Docker Hub rate limits and registry outages shouldn't break your deployments. This flow intercepts deployments at the K8s API level and rewrites container image references to your local registry before pods are created. No patching after the fact, no double rollouts, no GitOps drift.
If you've used Kyverno's admission policies to rewrite images with YAML rules, this is the same idea — but visual and without the policy YAML. Configure your local registry, pick which namespaces to cover, click Start.
How it works
1. Ticker fires with your config.
2. Cert Generate creates a self-signed TLS cert for the in-cluster HTTPS server. No manual openssl, no cert-manager dependency.
3. Webhook Register creates a MutatingWebhookConfiguration in K8s, pointing at the HTTPS server with the generated CA bundle.
4. HTTPS Server starts and listens for admission requests.
5. On every deployment CREATE/UPDATE, K8s sends the spec to the server.
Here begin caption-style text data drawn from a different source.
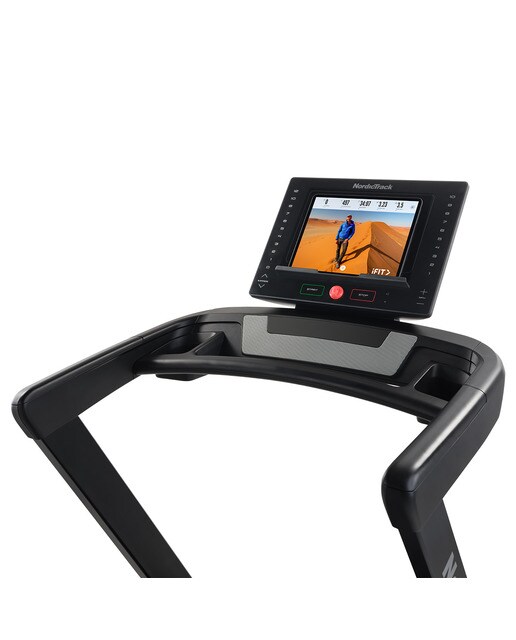 Passadeira EXP 7i NordicTrack Preto-5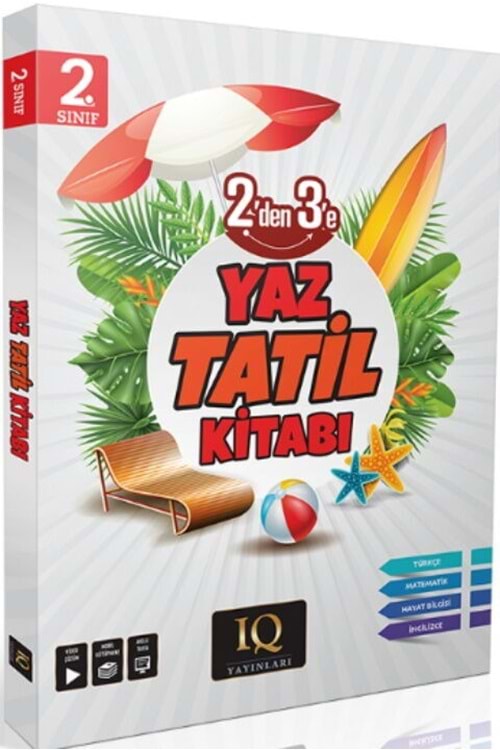 IQ 2.SINIF YAZ TATİL KİTABI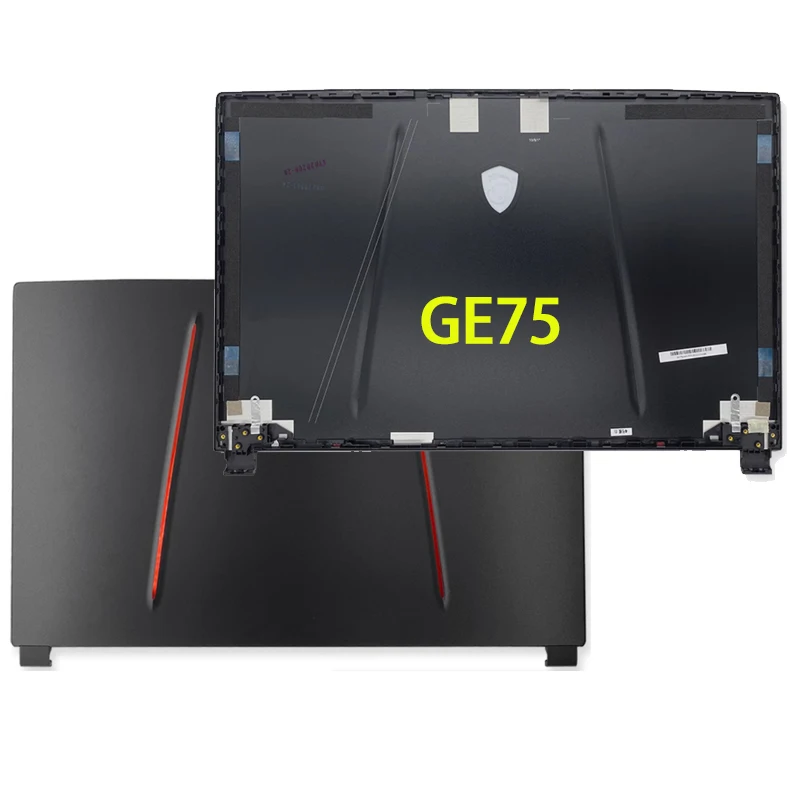 17.3\" Obudowa Laptopa GE75 GP75 GL75 MS-17E2 17E5 17E7 Ekran LCD Tylna Pokrywa Górna Obudowa/Tylna Pokrywa/Przednia Ramka/Zawiasy — zdjęcie produktu 3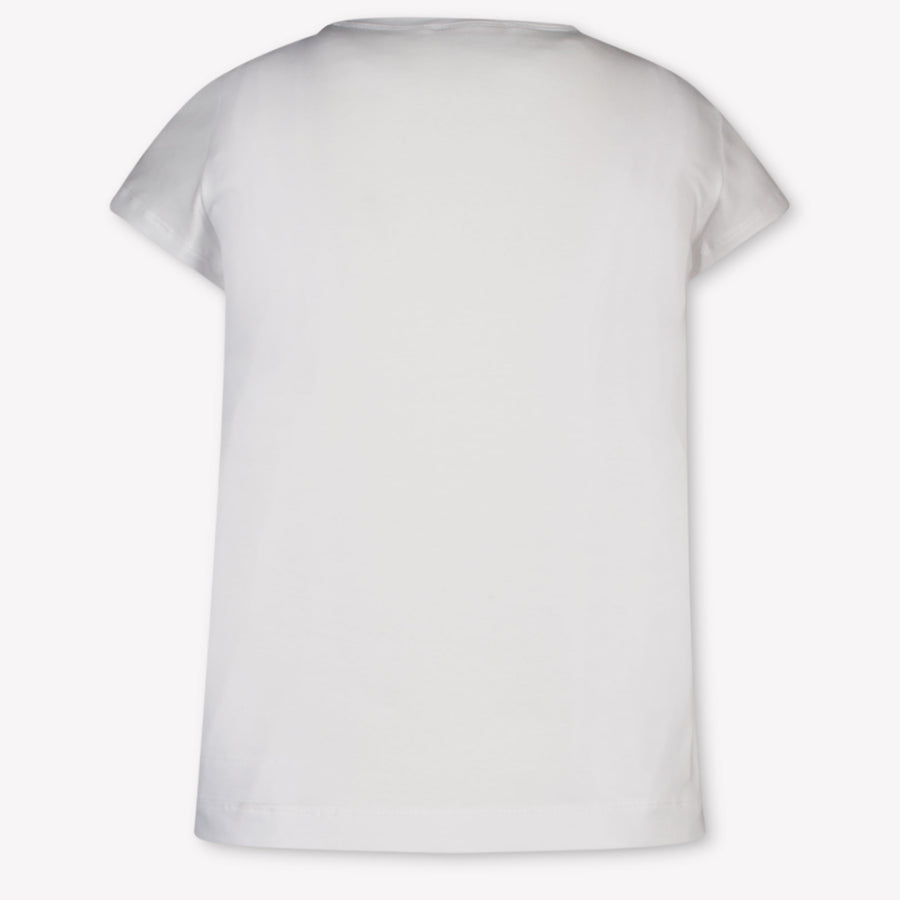 MonnaLisa niños Chicas Camiseta adentro Blanco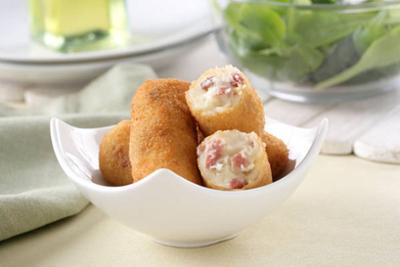 Croqueta rellenas de jamón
A JS policy rewrites image references (docker.io, ghcr.io, quay.io, gcr.io) to your local registry and returns a JSON
patch.
The webhook runs with failurePolicy: Ignore. If the flow is down, deployments go through with original images. Your cluster never locks up because of the webhook.
Setup
1. Install this solution.
2. You need a local OCI registry accessible from the cluster. We use zot with the sync extension for pull-through caching — first pull fetches from upstream, everything after that is local.
See the blog post for the full zot values.yaml.
3. Open the Ticker settings. Set your local registry address, namespace filter (empty for all), which registries to rewrite, and which namespaces to skip (kube-system etc.).
4. Start the Ticker. The cert is generated, webhook is registered, HTTPS server starts. Done.
What you can configure
- Local registry address
- Namespace filter (empty = all namespaces)
- Registries to rewrite (comma-separated: docker.io, ghcr.io, quay.io, gcr.io)
- Namespaces to skip (comma-separated: kube-system, kube-public, etc.)
- Webhook name
Compared to the reactive Image Mirror
The Image Mirror solution scans every 5 minutes, copies images, and patches deployments. It works but deployments roll out twice and Flux can revert the patches. This webhook approach rewrites
at the API level — one rollout, git stays clean. Use Image Mirror as a one-time migration for existing deployments, then switch to this for everything going forward.